_Task to carry out_
Convert the records from the line containing "What is the separation distance" through the end of the records into a numbered list, omitting blank lines and pictures.
>> begin
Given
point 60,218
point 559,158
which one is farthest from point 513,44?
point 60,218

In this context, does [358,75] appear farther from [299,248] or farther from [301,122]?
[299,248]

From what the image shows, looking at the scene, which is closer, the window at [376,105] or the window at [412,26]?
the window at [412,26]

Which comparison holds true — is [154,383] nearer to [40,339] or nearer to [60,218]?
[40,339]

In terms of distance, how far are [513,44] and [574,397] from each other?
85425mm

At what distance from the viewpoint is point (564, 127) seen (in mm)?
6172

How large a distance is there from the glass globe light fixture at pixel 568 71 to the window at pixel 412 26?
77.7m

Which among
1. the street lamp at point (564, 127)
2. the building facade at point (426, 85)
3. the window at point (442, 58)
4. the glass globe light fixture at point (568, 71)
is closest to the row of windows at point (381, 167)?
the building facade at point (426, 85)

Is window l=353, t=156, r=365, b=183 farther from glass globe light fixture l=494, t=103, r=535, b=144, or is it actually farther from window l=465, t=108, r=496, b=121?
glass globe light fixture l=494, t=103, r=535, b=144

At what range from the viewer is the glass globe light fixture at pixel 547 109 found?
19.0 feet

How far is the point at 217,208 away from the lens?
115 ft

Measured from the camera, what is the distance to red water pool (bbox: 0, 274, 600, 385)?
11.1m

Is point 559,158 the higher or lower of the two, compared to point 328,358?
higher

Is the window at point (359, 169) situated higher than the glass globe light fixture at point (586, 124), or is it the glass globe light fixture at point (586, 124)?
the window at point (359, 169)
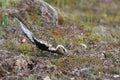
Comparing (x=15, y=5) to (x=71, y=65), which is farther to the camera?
(x=15, y=5)

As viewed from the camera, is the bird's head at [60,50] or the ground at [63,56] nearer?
the ground at [63,56]

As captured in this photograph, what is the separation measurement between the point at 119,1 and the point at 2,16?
452 inches

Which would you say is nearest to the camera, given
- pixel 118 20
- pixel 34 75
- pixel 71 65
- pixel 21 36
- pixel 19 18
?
pixel 34 75

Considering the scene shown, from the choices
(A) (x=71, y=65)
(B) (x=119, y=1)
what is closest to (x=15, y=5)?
(A) (x=71, y=65)

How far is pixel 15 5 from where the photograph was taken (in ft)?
36.9

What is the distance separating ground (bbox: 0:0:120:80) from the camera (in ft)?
26.2

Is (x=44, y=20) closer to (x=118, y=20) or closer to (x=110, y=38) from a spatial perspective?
(x=110, y=38)

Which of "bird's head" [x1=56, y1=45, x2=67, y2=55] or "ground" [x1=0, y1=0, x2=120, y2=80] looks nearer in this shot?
"ground" [x1=0, y1=0, x2=120, y2=80]

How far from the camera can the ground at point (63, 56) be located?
798 centimetres

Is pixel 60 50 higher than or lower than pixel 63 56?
higher

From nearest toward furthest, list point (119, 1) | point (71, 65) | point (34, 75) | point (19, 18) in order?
point (34, 75), point (71, 65), point (19, 18), point (119, 1)

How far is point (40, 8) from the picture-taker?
11.4 meters

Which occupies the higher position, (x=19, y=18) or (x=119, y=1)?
(x=19, y=18)

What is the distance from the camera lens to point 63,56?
29.6ft
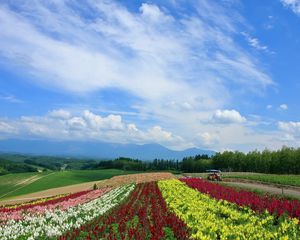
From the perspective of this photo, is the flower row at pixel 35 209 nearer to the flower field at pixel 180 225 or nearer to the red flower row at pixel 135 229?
the flower field at pixel 180 225

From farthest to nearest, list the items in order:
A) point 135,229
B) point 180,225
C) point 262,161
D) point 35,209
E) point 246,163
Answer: point 246,163 < point 262,161 < point 35,209 < point 180,225 < point 135,229

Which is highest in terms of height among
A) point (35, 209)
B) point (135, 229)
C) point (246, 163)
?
point (246, 163)

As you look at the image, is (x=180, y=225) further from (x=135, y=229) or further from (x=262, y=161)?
(x=262, y=161)

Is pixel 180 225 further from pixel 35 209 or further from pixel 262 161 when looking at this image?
pixel 262 161

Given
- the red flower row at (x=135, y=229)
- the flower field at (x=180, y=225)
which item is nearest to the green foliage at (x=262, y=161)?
the flower field at (x=180, y=225)

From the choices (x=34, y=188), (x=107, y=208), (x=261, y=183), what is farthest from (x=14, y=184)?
(x=107, y=208)

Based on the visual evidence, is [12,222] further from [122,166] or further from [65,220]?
[122,166]

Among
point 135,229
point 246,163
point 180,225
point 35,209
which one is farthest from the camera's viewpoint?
point 246,163

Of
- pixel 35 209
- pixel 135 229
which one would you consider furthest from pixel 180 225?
pixel 35 209

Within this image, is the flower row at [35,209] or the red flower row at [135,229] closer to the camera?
the red flower row at [135,229]

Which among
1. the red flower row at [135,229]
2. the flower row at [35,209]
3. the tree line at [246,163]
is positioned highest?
the tree line at [246,163]

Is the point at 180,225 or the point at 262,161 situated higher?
the point at 262,161

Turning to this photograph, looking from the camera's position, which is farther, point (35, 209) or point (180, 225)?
point (35, 209)

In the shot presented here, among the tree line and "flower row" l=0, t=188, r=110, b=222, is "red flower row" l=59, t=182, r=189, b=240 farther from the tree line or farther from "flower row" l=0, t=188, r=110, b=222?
the tree line
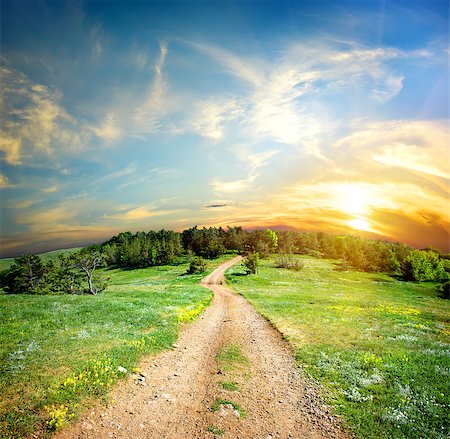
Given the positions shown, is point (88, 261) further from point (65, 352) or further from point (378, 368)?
point (378, 368)

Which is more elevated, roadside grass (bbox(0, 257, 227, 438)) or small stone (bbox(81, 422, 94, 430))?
roadside grass (bbox(0, 257, 227, 438))

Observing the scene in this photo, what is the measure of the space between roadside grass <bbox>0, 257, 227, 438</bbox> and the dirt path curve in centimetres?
107

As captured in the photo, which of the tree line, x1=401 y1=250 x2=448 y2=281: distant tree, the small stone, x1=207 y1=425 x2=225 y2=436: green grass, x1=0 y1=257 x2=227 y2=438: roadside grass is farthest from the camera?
x1=401 y1=250 x2=448 y2=281: distant tree

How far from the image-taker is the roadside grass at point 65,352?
10.3 metres

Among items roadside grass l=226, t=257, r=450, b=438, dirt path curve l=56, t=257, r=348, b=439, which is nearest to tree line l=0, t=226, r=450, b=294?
dirt path curve l=56, t=257, r=348, b=439

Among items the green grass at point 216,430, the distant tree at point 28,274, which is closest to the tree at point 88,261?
the distant tree at point 28,274

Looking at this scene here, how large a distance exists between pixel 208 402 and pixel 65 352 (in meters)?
9.54

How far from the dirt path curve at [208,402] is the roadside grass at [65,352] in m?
1.07

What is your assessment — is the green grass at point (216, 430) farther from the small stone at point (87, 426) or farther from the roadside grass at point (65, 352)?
the roadside grass at point (65, 352)

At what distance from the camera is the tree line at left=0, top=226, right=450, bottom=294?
57.4 meters

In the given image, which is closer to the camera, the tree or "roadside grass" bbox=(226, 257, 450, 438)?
"roadside grass" bbox=(226, 257, 450, 438)

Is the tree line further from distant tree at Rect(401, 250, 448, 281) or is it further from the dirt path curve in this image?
the dirt path curve

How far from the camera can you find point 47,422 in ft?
31.9

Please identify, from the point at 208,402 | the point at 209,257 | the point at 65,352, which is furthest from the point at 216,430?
the point at 209,257
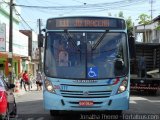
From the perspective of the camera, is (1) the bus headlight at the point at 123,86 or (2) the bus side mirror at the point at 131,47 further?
(2) the bus side mirror at the point at 131,47

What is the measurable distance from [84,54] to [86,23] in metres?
1.08

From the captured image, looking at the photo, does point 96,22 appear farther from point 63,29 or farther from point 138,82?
point 138,82

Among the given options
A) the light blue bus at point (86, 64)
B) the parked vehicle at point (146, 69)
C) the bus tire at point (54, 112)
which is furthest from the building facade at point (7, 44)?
the light blue bus at point (86, 64)

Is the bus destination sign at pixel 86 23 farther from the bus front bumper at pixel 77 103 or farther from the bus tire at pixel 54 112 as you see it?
the bus tire at pixel 54 112

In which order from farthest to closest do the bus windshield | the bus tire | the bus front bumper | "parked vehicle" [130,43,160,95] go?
1. "parked vehicle" [130,43,160,95]
2. the bus tire
3. the bus windshield
4. the bus front bumper

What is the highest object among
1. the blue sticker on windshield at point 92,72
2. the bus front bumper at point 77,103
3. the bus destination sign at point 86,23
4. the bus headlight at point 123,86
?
the bus destination sign at point 86,23

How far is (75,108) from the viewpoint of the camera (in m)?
13.5

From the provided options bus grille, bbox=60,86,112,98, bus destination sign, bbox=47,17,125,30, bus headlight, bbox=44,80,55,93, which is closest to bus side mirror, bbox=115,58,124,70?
bus grille, bbox=60,86,112,98

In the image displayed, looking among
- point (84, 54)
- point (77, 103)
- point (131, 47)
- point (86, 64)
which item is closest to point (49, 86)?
point (77, 103)

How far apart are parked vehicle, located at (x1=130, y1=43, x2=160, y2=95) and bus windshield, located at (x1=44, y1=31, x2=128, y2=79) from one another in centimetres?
1601

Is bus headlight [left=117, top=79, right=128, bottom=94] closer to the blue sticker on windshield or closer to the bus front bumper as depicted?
the bus front bumper

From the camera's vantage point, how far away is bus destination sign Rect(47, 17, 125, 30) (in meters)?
14.3

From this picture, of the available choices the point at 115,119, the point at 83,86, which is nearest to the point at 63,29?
the point at 83,86

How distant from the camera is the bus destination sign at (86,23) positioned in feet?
46.9
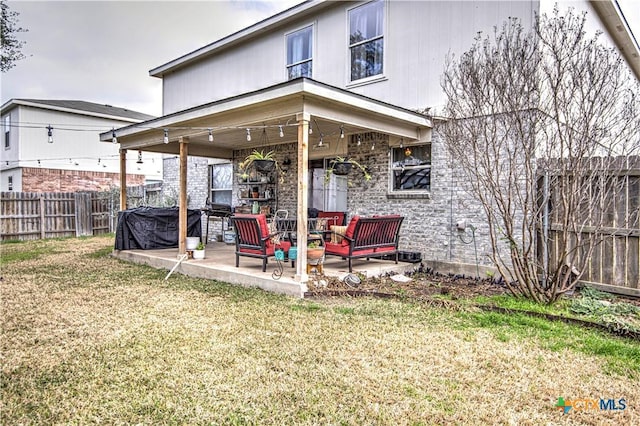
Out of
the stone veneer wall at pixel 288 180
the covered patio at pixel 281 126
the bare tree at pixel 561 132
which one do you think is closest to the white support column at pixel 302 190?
the covered patio at pixel 281 126

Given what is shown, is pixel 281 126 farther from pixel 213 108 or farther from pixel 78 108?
pixel 78 108

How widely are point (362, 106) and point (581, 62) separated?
3011mm

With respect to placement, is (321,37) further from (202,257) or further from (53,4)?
(53,4)

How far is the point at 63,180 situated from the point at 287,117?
681 inches

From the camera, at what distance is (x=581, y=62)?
16.7ft

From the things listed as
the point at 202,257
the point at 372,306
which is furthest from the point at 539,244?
the point at 202,257

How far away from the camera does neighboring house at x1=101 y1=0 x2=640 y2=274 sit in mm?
6656

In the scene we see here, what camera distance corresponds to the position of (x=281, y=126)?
20.8 feet

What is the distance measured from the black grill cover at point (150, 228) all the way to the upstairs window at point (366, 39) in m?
5.39

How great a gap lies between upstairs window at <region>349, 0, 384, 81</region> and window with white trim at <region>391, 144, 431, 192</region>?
1.98 m

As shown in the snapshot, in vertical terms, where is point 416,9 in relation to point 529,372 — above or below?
above

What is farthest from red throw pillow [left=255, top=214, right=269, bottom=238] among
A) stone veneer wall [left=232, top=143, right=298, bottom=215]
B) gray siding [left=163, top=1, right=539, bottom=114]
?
gray siding [left=163, top=1, right=539, bottom=114]

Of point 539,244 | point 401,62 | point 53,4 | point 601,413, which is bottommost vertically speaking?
point 601,413

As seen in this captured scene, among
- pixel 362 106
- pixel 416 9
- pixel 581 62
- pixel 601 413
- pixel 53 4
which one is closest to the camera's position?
pixel 601 413
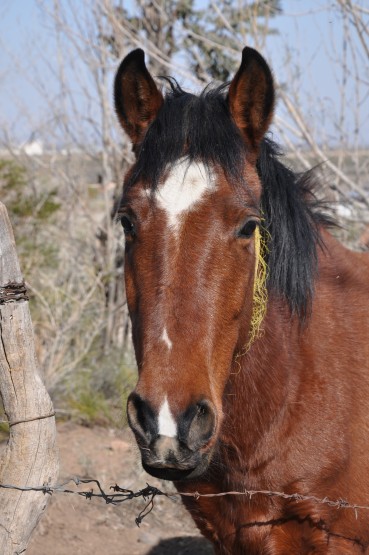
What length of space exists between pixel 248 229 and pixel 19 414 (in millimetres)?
1013

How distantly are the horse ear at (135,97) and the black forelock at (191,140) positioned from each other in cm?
10

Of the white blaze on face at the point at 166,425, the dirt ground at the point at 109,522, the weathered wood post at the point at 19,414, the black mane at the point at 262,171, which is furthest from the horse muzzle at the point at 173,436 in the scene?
the dirt ground at the point at 109,522

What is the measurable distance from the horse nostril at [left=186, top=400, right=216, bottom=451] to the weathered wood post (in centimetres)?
59

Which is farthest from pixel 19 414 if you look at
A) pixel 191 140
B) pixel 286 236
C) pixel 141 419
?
pixel 286 236

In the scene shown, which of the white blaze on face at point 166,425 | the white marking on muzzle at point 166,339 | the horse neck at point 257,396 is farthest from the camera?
the horse neck at point 257,396

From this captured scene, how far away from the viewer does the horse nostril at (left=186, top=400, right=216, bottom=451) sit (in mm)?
2146

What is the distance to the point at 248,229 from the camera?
2.55 m

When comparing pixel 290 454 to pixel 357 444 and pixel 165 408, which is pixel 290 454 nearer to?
pixel 357 444

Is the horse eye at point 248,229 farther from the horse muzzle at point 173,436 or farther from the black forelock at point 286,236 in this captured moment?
the horse muzzle at point 173,436

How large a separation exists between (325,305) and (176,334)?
105 centimetres

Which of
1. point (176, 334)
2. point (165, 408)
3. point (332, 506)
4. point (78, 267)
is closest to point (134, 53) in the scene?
point (176, 334)

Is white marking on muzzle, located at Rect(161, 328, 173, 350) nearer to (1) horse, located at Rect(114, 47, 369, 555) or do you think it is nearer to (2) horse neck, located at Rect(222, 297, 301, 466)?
(1) horse, located at Rect(114, 47, 369, 555)

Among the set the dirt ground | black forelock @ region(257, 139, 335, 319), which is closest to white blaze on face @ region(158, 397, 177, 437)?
black forelock @ region(257, 139, 335, 319)

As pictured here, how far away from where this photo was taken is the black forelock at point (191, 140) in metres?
2.55
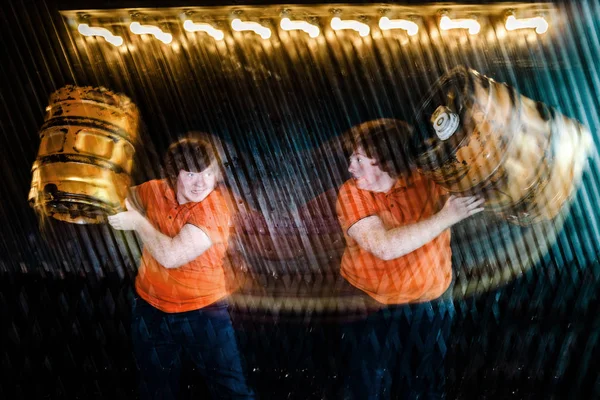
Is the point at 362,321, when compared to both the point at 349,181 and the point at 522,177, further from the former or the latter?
the point at 522,177

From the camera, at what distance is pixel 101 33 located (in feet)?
6.23

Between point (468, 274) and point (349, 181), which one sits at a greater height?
point (349, 181)

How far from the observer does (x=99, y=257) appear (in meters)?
1.88

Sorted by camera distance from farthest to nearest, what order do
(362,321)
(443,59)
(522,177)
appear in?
1. (443,59)
2. (362,321)
3. (522,177)

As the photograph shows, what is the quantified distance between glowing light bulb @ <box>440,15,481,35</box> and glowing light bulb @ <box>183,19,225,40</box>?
2.65 ft

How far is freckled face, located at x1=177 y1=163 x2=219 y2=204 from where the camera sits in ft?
5.96

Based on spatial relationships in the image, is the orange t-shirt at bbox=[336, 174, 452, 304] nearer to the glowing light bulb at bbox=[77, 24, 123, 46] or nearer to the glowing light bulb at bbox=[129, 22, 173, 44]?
the glowing light bulb at bbox=[129, 22, 173, 44]

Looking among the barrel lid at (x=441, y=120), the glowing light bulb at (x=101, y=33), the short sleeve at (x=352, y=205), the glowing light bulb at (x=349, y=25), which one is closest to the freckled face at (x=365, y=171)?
the short sleeve at (x=352, y=205)

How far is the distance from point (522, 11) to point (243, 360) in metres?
1.59

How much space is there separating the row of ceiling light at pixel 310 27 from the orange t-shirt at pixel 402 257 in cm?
57

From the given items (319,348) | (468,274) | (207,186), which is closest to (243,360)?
(319,348)

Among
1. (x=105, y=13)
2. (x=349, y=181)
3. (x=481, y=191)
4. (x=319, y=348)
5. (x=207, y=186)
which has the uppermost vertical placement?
(x=105, y=13)

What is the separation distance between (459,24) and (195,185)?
3.64 feet

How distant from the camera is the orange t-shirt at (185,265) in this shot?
1779mm
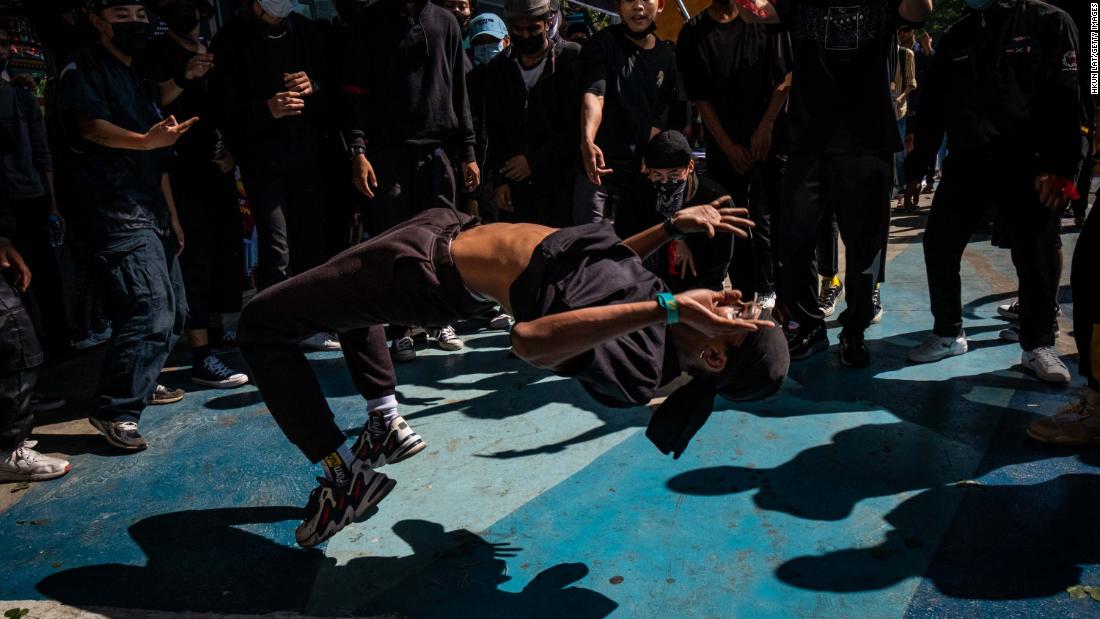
>> end
_Output for this exercise_
1. What is the separation distance between (459,24) and (195,185)?
2. 3.64 feet
3. How distant from the camera is the orange t-shirt at (185,265) in this shot?
4. 1779mm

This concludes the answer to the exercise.